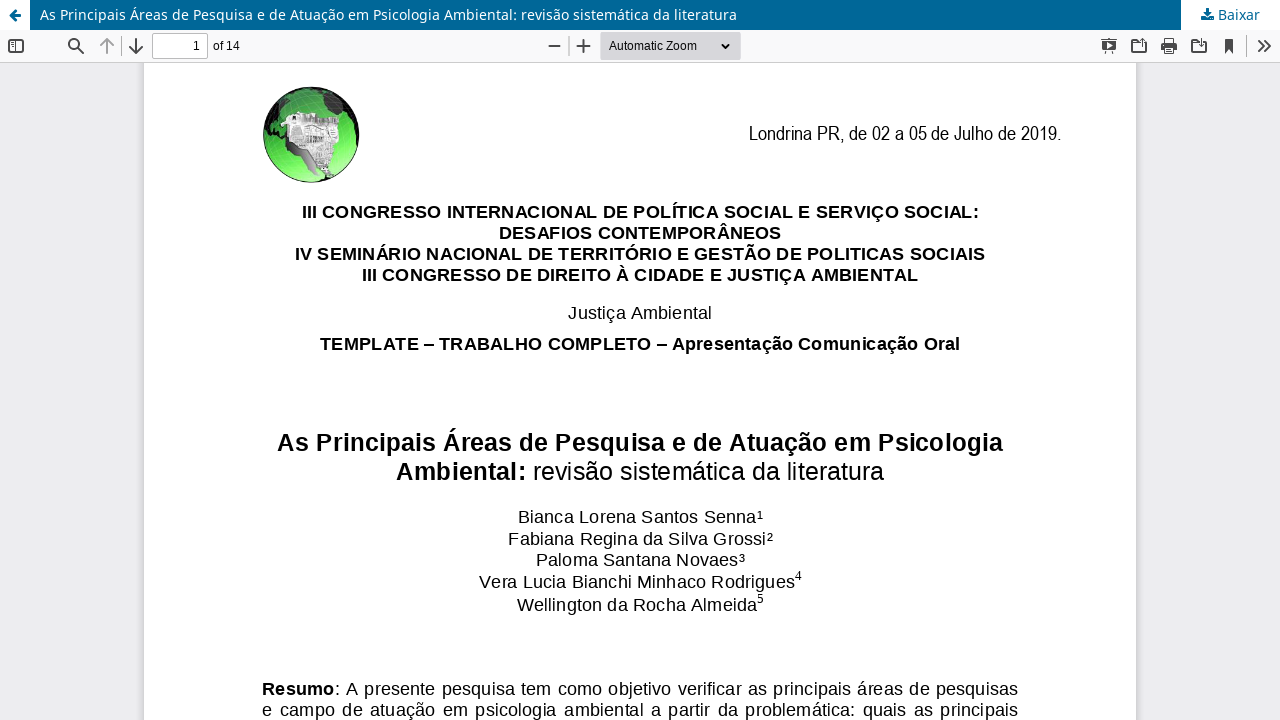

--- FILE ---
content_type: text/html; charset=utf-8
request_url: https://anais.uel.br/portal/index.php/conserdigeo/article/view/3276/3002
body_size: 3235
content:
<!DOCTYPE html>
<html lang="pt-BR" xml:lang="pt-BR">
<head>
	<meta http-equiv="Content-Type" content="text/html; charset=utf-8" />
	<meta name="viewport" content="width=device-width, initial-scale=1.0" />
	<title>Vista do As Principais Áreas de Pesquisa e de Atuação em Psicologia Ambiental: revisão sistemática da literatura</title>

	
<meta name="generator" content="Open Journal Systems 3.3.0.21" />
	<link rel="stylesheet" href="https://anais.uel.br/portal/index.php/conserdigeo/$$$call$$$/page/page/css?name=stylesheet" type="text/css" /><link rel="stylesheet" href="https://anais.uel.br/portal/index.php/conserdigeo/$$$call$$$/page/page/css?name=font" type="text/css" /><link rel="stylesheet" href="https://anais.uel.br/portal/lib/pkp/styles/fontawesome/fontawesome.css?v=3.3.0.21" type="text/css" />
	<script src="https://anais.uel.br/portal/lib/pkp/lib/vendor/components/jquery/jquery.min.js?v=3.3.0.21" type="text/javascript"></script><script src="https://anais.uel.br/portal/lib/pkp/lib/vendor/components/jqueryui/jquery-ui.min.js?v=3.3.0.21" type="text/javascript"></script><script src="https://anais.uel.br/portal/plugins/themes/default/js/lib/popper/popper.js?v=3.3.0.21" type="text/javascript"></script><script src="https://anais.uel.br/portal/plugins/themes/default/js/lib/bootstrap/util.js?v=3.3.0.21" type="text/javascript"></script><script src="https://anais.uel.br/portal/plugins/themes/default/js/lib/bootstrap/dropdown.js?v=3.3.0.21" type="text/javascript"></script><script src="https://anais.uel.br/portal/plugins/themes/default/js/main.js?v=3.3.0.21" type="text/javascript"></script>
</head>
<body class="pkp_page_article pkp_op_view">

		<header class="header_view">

────────────────────────────────────────

For every line in the material above, note whether the word "index" appears, then state the number of lines where it does and nothing else.

2